Chiny – omikron szerzy się bez żadnej kontroli

termedia.pl 1 rok temu
Zdjęcie: 123RF


Szpitale wypełniają się chorymi, a przed krematoriami tworzą się kolejki karawanów. Władze zawęziły tymczasem kryteria określania zgonów jako spowodowane przez COVID-19 i 22 grudnia nie zgłosiły ani jednego przypadku śmiertelnego.

Rząd w Pekinie zniósł niedawno utrzymywane przez prawie trzy lata drakońskie środki walki z pandemią. w tej chwili wariant omikron szerzy się w kraju praktycznie bez żadnej kontroli, choć po rezygnacji z masowych testów nie widać tego w oficjalnych statystykach.

Szpitale zapełniają się pacjentami, w aptekach brakuje leków przeciwgorączkowych i szybkich testów na COVID-19, a władze miast próbują wzmacniać ochronę zdrowia i otwierają specjalne kliniki. Według ekspertów w zamieszkanym przez 1,4 mld ludzi kraju w 2023 roku może umrzeć choćby ponad milion chorych na COVID-19.

Przed krematorium w dzielnicy Tongzhou w Pekinie ustawiła się kolejka około 40 karawanów, a parking był zapełniony – podała Agencja Reutera, powołując się na świadka.

Tymczasem państwowa komisja zdrowia zgłosiła 22 grudnia tylko niecałe 3 tys. nowych zakażeń i ani jednego nowego zgonu na COVID-19. Władze ogłosiły, iż do liczby przypadków śmiertelnych COVID-19 będą zaliczane wyłącznie osoby, które zmarły na zapalenie płuc lub niewydolność oddechową.

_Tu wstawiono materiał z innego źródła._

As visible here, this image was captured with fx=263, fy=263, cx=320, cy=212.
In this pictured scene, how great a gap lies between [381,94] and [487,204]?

– Osoby zakażone, które umierają z powodu komplikacji dotyczących innych organów lub z powodu pogorszenia chorób współistniejących, nie będą klasyfikowane jako zgony na COVID-19 – wyjaśnił szef oddziału chorób zakaźnych w Pierwszym Szpitalu Uniwersytetu Pekińskiego Wang Guiqiang, cytowany przez Agencję Reutera.

Choć w chińskich miastach nie obowiązują już prawie żadne restrykcje, a wirus szerzy się na dużą skalę, osoby powracające lub przybywające do Chin z zagranicy wciąż muszą przechodzić co najmniej pięciodniową obowiązkową kwarantannę w rządowych ośrodkach, gdzie poddawani są wielokrotnym testom na COVID-19.

– Znam ludzi, którzy są przetrzymywani w hotelach na kwarantannie, chociaż ich krewni, czekający na nich w domach, chorują już na covid. Więc jak tylko skończą kwarantannę i wrócą do domu, też się zakażą – powiedział PAP mieszkający w Kantonie Europejczyk, który sam w październiku spędził ponad tydzień w rządowym izolatorium.

Chińskie władze nie ogłosiły oficjalnie żadnych zmian dotyczących wymogu kwarantanny dla przyjezdnych, ale według anonimowych źródeł agencji Bloomberg rozważają zniesienie tego obowiązku w styczniu. Osoby przybywające do Chin nie musiałyby już spędzać pięciu dni w rządowych ośrodkach, a jedynie monitorować swój stan zdrowia w domach przez trzy dni – podał Bloomberg.